I have terrible dreams but I fret more about the whispers I hear as I walk into a space of normality. I fret about the dust. I watch and listen to the tired drawl that comes out of me and yet is so removed from me. Do I hear the many voices carefully breaking off as I scratch off marks on the table of a cafeteria? The voice in my head, my voice is very different from the one that comes out. I have three voices, the third is quiet and I’ve never heard it.
As I write this text, I know very well that I’m not a writer. ‘I’m not a writer’, the drawl says. I’m not all the supposed women I should become and not all the things that sound like dream or murder. Both demands torment me all the same. The ordinary life that demands I become ordinary; the terrible voice inside that demands I become out of ordinary… both songs torment me all the same. I have three songs and the third demands I become nothing.

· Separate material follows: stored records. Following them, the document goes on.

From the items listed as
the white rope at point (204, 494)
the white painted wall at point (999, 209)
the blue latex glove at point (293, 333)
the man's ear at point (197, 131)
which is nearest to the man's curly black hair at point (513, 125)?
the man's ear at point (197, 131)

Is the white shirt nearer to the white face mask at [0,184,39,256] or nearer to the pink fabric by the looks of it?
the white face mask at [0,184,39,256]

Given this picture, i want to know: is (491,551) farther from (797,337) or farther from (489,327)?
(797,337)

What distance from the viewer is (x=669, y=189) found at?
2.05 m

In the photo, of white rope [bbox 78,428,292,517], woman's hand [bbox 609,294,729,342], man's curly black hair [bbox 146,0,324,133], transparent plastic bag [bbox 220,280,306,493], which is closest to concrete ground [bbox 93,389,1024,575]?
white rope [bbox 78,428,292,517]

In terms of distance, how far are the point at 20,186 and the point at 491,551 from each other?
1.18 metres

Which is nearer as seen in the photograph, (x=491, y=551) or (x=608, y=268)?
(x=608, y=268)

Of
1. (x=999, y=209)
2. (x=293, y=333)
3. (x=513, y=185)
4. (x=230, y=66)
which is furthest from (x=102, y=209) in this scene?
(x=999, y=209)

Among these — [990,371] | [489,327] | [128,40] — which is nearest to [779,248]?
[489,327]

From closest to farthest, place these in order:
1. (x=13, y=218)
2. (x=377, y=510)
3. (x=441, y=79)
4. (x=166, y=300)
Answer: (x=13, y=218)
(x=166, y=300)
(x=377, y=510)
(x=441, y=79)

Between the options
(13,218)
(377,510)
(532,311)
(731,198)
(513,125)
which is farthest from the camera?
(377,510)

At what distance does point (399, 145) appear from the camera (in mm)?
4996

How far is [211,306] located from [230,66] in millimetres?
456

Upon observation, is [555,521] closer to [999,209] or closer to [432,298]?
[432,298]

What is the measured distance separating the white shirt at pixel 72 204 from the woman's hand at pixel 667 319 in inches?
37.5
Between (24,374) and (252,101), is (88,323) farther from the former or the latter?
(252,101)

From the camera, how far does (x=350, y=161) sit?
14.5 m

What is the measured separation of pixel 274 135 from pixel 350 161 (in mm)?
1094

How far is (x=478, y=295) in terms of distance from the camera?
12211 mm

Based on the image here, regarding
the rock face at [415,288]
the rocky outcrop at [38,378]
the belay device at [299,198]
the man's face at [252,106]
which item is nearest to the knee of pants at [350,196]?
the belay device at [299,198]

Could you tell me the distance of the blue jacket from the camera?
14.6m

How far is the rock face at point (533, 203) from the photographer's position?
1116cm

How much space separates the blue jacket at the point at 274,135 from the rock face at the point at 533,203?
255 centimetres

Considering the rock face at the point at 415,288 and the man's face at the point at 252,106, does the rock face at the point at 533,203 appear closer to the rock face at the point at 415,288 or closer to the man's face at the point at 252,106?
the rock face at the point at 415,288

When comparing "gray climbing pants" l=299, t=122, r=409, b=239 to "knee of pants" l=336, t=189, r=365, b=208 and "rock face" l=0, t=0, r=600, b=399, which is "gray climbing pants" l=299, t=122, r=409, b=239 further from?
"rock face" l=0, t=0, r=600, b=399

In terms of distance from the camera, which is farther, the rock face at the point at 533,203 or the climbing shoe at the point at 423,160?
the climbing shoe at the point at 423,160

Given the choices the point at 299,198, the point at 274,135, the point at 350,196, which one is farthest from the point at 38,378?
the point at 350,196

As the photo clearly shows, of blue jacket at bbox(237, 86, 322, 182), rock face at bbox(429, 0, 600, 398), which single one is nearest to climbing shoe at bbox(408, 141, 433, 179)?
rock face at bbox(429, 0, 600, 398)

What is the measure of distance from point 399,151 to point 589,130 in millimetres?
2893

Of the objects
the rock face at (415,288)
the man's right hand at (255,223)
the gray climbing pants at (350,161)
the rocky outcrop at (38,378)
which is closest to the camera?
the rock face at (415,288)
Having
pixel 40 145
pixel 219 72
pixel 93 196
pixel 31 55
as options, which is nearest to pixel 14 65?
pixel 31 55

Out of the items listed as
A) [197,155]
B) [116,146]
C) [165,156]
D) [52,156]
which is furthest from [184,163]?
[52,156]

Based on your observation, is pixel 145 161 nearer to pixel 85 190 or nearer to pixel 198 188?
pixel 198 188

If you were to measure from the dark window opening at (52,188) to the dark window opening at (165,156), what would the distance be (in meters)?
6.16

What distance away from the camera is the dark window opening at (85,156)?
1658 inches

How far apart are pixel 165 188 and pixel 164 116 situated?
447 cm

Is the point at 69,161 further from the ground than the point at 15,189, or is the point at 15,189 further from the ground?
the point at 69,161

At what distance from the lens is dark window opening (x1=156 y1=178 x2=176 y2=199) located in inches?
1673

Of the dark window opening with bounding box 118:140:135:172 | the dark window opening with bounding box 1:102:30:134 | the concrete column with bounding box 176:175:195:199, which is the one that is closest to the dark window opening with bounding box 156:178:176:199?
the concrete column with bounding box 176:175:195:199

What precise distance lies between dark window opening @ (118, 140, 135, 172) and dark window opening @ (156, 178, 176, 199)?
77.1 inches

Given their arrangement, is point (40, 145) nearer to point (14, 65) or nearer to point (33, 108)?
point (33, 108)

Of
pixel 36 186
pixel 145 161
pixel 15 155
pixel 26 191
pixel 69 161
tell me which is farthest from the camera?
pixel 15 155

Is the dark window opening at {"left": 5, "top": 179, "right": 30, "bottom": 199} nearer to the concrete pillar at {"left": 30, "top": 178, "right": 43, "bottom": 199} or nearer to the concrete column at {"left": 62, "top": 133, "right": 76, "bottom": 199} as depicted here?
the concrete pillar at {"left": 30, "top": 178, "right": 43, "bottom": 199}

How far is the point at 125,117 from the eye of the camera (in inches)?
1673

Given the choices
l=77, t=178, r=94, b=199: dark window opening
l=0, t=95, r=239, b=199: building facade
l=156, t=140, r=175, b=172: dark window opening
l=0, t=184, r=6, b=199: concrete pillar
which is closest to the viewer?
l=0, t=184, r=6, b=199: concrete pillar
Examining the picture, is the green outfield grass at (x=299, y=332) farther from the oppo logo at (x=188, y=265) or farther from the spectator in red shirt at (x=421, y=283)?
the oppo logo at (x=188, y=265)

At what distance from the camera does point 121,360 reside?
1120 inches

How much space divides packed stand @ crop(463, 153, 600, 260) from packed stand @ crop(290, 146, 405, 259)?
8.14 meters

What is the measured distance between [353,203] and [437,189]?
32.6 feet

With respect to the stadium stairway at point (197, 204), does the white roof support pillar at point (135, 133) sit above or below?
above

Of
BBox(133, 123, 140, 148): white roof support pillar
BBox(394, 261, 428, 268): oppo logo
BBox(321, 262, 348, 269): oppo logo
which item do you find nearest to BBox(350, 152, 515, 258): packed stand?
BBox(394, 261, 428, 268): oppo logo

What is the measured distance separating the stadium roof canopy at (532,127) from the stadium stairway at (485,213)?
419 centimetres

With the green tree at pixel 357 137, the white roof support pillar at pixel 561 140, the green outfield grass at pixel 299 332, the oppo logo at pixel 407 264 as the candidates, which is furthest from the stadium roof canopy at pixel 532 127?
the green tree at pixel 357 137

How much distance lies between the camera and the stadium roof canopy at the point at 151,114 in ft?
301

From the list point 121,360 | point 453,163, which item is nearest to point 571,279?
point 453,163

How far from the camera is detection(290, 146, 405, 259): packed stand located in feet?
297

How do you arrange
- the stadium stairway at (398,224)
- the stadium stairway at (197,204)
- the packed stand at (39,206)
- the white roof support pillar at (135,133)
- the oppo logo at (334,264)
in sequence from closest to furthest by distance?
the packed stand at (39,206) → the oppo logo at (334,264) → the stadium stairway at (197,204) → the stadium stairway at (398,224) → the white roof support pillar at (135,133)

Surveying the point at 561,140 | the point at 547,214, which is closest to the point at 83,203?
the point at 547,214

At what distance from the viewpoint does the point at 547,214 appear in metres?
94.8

I am not a poet, not a painter, not intelligent. I am not a nurturer, not a laborer, nor a trophy. I am not my mother who is a housewife I do not desire to be a housewife. I am not bukowski, or picasso or neitschze or some e-boy on the internet who writes flowery poetry about broken girls and glamorizes pain. Hold up Holden Caulfied. I have three kinds of people I should look up to, the third is someone I do not know yet.
To an extent I don’t even feel like a girl. What claims do I make? I don’t think I can make any. I don’t think I desire to be any of this and yet here are two poles that strain to kill who I really am. Who I really am, I don’t really think I am anything. In this world perhaps it is best to be nothing, to produce nothing. I have three desires and the third is a lack of desire.
It’s not as if I do not see you, Adrienne, Sylvia, Virginia, Audre and it is not as if I cannot see who or what I want to be. But this third pole is also situated somewhere between the other two and it exists as a negative. Like a festering wound that ties me to a still place in another way. To not want, to not desire, to not make any claims of intelligence, beauty, love, labour. To simply unremain. There are three poles jammed inside me and this one is negative.
I named this third a drawn out longing for safety, for protection, for a space without harm.